# [Tugas 1]
Sebutkan semua nama diri, yaitu judul buku dan nama orang, yang muncul dalam ulasan novel Take a Bow di bawah ini.
# [Tugas 2]
Teruskan ulasan novel Take a Bow di bawah ini, dimulai tepat setelah kalimat terakhirnya.

# [Kutipan Terpilih]

Take A Bow
Take a Bow by Elizabeth Eulberg
My rating: 3 of 5 stars
Masa sekolah adalah masa-masa yang indah. Ketika itu kau bisa bebas melakukan yang kau mau, dan semua orang memaklumimu jika dalam hitungan hari, cita-citamu berubah. Yah, nggak dalam hitungan hari juga sih. Yang jelas, meskipun banyak peraturan (di institusinya), tapi secara umum anak sekolahan itu terbebas dari peraturan di masyarakat. Hhhmm.. Atau mungkin lebih tepat disebut lebih mendapatkan banyak pemakluman kali ya?
Bagi banyak orang, masa SMA adalah salah satu masa terbaik dalam hidup mereka. Begitupun bagi Emme. Di sanalah ia bertemu dengan orang-orang yang berarti bagi hidupnya. Ia bahkan memulainya di hari pertama, ketika dengan segenap keberanian, ia menyapa seorang cowok yang duduk sendirian ketika makan siang, dan tak peduli dengan keadaan di sekelilingnya.

# [Materi yang Diberikan]

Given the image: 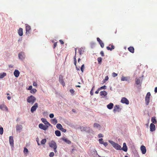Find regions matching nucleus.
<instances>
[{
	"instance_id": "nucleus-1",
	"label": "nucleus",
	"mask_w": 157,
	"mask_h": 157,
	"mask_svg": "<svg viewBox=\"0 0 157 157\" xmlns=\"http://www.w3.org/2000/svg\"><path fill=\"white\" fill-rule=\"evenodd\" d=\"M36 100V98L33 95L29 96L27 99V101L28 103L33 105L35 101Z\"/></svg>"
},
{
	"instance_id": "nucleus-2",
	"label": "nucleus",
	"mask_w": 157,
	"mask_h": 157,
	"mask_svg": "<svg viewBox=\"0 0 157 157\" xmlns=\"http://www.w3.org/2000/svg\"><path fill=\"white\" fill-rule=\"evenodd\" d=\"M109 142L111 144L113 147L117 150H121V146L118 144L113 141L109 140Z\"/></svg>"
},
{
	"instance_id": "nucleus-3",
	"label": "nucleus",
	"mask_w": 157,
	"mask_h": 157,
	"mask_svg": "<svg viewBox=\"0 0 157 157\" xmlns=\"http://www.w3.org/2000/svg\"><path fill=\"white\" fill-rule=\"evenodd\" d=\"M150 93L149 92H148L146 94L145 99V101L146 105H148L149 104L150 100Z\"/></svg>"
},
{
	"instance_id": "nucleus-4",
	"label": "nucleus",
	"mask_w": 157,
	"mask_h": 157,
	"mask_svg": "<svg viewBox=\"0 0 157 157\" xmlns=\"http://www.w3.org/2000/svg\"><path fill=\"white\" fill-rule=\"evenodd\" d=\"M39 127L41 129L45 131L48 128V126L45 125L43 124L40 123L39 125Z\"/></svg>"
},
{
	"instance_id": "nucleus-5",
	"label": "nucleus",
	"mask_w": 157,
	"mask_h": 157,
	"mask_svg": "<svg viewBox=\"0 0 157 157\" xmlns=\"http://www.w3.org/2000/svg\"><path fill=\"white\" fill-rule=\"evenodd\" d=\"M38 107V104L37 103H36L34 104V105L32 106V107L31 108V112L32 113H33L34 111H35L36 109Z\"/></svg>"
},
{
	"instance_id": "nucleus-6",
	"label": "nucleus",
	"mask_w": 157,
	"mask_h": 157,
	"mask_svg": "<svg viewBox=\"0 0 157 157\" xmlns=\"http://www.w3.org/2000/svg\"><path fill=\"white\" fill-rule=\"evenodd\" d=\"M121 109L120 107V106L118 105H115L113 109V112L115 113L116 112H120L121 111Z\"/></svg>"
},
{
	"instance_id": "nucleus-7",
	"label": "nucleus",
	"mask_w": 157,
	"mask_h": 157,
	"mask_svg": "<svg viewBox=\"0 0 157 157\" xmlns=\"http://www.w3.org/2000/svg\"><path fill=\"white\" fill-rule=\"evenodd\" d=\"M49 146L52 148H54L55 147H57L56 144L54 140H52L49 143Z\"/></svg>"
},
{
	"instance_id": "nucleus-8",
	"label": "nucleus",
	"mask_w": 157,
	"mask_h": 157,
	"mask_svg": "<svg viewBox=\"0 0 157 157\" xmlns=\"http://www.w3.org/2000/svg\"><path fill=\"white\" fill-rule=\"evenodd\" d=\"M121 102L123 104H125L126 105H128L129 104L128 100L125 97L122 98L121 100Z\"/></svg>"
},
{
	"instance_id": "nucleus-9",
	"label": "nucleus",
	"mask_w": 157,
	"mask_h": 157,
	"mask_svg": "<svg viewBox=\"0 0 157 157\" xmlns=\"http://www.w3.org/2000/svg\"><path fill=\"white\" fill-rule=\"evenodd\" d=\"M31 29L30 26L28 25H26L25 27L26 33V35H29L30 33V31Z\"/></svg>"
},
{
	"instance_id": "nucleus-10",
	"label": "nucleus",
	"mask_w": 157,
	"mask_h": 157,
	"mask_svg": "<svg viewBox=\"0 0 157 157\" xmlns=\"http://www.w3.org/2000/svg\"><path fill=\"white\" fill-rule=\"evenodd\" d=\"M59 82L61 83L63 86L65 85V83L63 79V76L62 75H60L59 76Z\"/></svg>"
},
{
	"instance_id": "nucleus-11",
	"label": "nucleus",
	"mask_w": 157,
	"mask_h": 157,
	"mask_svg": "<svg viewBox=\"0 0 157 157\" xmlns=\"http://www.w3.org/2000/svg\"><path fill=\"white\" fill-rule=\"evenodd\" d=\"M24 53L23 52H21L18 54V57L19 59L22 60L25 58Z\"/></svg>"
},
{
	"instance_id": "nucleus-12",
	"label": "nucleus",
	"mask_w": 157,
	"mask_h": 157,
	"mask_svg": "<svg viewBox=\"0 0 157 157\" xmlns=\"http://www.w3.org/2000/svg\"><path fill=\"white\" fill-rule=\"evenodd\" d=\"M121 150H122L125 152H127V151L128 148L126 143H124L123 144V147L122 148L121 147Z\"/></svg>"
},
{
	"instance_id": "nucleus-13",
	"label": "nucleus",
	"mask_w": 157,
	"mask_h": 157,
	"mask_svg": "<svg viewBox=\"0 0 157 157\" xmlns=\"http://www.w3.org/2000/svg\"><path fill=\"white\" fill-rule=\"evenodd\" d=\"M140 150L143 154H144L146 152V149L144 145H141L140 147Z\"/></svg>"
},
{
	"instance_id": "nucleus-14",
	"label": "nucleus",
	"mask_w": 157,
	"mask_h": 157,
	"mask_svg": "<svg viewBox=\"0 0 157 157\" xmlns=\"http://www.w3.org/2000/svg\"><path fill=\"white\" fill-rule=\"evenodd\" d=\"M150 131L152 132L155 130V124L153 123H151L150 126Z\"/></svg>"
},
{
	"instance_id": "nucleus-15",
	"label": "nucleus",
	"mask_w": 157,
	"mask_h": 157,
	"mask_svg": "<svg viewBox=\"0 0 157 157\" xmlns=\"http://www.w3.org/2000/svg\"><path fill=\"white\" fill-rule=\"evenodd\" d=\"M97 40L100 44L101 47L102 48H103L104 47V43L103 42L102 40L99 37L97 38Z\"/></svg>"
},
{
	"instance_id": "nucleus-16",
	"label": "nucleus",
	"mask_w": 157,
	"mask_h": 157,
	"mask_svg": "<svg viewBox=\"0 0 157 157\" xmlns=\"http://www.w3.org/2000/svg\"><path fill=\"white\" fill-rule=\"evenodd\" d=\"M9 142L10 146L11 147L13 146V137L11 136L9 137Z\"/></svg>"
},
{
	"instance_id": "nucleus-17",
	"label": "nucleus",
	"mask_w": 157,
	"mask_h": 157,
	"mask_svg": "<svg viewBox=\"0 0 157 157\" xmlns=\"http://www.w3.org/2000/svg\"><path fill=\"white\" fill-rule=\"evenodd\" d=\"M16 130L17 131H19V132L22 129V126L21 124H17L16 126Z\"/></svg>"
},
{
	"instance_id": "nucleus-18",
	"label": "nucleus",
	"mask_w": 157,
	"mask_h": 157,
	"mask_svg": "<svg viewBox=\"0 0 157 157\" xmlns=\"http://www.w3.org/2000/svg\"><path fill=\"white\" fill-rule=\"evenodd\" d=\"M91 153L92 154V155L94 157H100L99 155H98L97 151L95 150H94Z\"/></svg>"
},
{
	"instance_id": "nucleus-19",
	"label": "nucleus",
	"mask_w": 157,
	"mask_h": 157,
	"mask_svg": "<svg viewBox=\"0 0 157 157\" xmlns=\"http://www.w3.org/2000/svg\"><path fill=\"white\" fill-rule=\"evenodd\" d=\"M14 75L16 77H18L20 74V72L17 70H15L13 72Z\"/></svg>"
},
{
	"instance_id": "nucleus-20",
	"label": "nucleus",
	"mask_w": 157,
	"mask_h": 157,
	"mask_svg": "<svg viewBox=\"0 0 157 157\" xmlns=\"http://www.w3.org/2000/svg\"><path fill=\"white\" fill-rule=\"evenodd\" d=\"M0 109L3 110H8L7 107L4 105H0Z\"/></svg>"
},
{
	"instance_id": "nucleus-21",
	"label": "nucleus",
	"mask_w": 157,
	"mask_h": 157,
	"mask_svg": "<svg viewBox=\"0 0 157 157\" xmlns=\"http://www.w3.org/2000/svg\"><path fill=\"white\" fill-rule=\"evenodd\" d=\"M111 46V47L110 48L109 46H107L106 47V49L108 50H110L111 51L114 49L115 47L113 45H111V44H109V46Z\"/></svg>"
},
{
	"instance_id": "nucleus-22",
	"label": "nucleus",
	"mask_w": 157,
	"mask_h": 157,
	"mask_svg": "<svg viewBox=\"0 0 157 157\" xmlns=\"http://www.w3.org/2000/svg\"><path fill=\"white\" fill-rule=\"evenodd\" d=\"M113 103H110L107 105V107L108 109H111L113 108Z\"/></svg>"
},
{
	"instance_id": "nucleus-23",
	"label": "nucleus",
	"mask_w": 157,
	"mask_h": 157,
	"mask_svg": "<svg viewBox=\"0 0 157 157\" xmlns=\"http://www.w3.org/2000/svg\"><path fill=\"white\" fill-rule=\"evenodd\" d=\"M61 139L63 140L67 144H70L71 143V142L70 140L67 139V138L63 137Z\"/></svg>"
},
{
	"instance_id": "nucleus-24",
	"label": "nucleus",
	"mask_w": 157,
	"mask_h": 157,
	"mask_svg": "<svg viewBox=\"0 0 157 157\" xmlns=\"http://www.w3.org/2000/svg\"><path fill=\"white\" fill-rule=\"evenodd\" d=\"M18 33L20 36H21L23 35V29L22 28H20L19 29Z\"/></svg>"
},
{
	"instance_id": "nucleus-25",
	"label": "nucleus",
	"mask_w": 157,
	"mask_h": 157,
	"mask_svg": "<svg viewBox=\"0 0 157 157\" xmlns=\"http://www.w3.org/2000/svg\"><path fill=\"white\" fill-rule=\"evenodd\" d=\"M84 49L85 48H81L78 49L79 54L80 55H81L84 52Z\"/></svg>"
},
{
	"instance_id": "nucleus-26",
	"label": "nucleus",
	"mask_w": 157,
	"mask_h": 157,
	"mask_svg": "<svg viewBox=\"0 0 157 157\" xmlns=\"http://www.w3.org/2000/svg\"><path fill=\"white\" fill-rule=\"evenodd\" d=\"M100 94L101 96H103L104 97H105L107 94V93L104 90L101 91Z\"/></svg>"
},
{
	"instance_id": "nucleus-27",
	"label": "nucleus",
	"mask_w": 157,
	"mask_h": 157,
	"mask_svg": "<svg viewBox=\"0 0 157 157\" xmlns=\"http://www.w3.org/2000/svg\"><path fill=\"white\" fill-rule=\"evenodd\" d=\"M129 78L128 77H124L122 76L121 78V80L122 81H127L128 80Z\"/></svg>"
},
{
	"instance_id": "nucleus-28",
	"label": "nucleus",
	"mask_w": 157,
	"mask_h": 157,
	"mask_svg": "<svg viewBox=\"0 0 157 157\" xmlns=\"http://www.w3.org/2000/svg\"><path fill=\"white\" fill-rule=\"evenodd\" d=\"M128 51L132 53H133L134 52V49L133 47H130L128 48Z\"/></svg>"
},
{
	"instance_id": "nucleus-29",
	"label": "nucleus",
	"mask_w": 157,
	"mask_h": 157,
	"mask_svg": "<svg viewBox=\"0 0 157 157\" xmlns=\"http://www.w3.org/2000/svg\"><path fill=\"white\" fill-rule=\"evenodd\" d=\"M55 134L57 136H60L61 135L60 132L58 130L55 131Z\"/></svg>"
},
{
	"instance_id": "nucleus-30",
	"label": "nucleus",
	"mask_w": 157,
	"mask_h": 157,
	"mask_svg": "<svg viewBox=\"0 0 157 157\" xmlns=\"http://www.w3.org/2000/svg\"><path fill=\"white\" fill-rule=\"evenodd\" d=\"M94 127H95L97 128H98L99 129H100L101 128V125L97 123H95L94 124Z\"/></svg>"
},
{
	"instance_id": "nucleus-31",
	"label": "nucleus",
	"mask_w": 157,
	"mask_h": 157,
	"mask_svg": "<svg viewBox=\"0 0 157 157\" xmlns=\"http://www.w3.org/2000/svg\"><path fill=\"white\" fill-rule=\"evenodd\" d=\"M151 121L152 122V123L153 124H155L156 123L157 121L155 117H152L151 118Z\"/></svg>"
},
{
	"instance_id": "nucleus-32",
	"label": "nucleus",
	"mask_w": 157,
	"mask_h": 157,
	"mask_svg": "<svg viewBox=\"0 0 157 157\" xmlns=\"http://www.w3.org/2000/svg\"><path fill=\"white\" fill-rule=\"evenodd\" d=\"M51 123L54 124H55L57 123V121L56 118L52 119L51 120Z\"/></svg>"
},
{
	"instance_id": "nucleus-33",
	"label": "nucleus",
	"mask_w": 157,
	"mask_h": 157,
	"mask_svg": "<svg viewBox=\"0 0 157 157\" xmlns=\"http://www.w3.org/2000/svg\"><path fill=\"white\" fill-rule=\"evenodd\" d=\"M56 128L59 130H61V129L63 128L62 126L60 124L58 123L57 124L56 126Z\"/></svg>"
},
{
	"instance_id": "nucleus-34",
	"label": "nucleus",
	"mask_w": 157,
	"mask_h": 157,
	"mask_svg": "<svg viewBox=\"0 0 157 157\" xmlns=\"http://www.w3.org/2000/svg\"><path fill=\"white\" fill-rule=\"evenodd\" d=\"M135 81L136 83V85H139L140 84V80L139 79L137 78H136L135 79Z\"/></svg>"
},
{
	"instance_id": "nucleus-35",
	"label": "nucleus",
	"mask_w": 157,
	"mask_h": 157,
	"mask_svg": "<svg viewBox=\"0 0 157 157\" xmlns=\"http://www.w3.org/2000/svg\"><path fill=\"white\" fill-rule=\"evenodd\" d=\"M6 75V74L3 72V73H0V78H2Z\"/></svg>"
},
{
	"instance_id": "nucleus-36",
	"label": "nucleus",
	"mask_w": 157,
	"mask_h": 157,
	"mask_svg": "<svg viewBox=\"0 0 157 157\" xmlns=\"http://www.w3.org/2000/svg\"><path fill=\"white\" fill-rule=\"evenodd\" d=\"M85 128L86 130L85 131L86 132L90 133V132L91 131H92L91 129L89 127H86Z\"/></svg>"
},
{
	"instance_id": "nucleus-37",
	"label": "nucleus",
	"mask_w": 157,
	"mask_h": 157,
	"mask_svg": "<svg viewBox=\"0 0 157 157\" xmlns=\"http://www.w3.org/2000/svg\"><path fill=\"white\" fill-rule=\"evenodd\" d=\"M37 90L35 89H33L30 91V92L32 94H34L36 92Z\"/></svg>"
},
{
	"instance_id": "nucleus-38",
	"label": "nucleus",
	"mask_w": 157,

# [Hasil Akhir 1]
Take a Bow, Elizabeth Eulberg, Emme

# [Hasil Akhir 2]
Dialah Ethan. Cowok yang masih satu program dengan Emme di jurusan (bener jurusan nggak ya?) komposisi musik. Satu-satunya cowok yang nggak perlu audisi ulang untuk masuk CPA. Jelas, ia adalah cowok jenius yang jadi pembicaraan orang-orang itu itu. Kemudian tanpa disangka-sangka, dua orang dari jurusan yang sama, Ben dan Jack, ikut bergabung bersama mereka. Dan di kantin sekolah itulah terbentuk sebuah band hebat dalam sejarah CPA—Creative and Performing Arts—tempat mereka bersekolah.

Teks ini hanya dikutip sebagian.